Exercise set:
**1.** Using the report on P.S. 51, explain in one to three sentences why the parents want the city to explain itself.
**2.** List every school or church named in the report on P.S. 51.
**3.** Continue the report on P.S. 51 from its last sentence.

Quoted passage:
Frustrated parents who said their children suffered from headaches and other health issues at a Bronx public elementary school want the city to explain why it waited months to notify them a toxic chemical polluted the building.
The substance, trichloroethylene, is a potential carcinogen and it first turned up in air quality tests administered by the Department of Education at P.S. 51 back in February. But city officials didn't notify parents until August.
Chancellor Dennis Walcott apologized for the delayed notification and promised to speed up communication in future cases.
Emotions flowed at an unusual public meeting held at Bronx High School of Science on Thursday, just a few blocks from P.S. 51. The city announced that the approximately 300 students will attend classes instead this fall at St. Martin Church, about two miles from P.S. 51.

Provided information:
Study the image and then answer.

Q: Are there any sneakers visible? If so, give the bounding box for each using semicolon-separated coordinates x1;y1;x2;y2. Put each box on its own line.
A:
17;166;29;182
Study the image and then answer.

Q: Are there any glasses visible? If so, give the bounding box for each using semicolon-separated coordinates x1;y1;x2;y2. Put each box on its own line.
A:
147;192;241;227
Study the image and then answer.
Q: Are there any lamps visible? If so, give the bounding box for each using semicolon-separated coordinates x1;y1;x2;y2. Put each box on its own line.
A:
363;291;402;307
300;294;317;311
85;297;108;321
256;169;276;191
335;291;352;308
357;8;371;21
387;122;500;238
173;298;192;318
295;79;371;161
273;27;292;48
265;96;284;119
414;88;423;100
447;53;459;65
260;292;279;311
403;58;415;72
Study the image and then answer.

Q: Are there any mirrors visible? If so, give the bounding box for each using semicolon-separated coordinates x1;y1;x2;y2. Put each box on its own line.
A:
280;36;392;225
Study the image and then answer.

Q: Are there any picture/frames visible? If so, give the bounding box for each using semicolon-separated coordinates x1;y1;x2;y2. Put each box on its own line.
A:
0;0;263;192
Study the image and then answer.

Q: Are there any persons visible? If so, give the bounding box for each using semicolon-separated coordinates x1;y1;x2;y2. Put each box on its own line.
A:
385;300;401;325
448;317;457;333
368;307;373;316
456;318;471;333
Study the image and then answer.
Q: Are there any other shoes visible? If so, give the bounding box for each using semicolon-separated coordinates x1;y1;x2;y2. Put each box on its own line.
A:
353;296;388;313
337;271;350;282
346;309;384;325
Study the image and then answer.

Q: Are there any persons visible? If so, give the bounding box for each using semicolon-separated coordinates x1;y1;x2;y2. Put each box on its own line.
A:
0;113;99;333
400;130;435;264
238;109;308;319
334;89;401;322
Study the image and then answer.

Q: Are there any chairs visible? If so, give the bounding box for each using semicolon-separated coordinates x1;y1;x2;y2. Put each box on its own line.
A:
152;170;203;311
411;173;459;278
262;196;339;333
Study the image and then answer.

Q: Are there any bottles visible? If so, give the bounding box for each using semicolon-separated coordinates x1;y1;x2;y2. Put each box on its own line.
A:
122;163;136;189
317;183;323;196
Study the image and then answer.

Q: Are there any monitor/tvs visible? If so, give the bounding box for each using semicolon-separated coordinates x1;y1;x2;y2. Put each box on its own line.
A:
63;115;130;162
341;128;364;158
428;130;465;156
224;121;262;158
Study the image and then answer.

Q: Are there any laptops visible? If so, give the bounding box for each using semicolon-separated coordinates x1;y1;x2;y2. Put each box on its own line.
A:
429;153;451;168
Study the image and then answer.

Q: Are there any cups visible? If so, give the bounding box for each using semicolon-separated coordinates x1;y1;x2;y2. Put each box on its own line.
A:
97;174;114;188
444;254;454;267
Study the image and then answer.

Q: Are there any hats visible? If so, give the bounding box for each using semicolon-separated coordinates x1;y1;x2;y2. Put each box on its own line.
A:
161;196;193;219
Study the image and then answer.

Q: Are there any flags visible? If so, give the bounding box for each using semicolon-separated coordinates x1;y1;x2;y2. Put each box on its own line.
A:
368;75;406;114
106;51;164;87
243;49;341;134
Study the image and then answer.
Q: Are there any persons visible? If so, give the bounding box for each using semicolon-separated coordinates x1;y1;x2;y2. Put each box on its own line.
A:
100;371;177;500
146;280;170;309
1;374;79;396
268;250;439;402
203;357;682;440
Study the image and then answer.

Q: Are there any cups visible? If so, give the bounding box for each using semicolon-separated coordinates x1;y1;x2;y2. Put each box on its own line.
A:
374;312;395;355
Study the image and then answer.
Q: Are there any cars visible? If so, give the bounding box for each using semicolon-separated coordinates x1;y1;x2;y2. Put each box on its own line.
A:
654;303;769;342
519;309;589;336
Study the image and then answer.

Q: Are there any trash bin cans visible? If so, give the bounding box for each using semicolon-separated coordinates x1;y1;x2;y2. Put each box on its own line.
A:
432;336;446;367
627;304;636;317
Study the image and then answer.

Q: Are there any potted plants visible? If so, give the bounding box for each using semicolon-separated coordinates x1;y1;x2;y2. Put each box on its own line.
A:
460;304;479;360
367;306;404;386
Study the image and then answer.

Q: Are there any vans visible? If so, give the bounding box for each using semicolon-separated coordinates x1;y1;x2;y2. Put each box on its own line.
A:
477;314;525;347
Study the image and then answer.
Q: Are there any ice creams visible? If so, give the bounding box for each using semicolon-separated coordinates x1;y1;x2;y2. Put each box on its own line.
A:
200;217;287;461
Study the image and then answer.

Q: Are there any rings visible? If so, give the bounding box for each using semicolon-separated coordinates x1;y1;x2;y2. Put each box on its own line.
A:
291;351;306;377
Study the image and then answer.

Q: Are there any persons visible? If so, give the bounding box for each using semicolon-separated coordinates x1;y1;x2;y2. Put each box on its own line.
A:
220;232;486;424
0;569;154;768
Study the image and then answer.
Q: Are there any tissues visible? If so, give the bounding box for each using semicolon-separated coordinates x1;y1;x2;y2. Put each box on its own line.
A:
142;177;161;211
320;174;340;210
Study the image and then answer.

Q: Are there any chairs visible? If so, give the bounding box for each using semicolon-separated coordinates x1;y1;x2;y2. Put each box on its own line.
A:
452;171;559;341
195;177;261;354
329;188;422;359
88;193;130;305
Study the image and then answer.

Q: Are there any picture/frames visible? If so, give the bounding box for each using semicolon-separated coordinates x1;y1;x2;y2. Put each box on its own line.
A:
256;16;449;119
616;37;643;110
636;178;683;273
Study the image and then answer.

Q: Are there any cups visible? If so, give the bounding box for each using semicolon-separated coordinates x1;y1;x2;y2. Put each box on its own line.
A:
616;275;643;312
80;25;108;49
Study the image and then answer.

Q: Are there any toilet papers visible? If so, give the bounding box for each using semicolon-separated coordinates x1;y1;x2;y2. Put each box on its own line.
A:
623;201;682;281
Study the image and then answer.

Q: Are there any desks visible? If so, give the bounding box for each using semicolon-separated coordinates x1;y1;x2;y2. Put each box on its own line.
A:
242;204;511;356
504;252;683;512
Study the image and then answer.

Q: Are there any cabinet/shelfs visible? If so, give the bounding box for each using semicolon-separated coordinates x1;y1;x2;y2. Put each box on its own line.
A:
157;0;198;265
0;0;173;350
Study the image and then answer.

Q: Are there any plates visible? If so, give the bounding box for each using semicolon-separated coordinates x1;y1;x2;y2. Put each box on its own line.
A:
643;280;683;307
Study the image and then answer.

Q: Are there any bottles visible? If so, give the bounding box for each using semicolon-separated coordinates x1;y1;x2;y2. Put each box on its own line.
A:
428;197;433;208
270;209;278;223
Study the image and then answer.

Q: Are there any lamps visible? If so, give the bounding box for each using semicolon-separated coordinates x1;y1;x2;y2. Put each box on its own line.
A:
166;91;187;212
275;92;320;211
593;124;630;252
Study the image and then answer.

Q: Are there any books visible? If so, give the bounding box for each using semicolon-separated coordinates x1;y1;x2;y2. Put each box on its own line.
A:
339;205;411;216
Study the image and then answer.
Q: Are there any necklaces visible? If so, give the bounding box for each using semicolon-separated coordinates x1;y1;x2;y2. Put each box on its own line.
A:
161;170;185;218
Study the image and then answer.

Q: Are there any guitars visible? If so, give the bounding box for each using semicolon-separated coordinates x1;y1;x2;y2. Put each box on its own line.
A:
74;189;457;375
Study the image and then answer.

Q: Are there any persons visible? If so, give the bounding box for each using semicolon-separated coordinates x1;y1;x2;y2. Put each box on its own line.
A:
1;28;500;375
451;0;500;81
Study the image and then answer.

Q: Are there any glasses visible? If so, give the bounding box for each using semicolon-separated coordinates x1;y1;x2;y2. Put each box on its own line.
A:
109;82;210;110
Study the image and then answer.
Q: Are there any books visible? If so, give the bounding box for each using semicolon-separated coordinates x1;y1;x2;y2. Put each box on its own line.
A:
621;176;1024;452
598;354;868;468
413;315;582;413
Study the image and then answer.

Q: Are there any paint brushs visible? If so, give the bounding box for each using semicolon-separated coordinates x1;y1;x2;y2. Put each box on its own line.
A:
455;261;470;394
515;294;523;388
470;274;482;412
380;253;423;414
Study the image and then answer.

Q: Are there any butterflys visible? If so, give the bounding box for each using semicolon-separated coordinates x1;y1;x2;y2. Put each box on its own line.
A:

Answer section:
**1.** Trichloroethylene, a potential carcinogen, turned up in air quality tests at P.S. 51 in February, but city officials did not notify parents until August. The parents, who said their children suffered headaches and other health issues at the school, want to know why the city waited months to tell them.

**2.** P.S. 51, Bronx High School of Science, St. Martin Church

**3.**
One parent, whose daughter graduated in 1997 and has suffered health problems since, said she's worried the chemicals have been contaminating the school for years.
"I'm starting to wonder if this is the cause," said Leona Johnson, whose daughter is now 24.
But officials from the Health Department said medical risks are minimal. The city said pediatricians at Mount Sinai are available to test children who attended the school.
Another parent said questions remain.
"These children need to be tested," said Jerry Powell.
Walcott said at the meeting he would commit to setting up a database of former students, parents and teachers, to keep them updated on the contaminated school.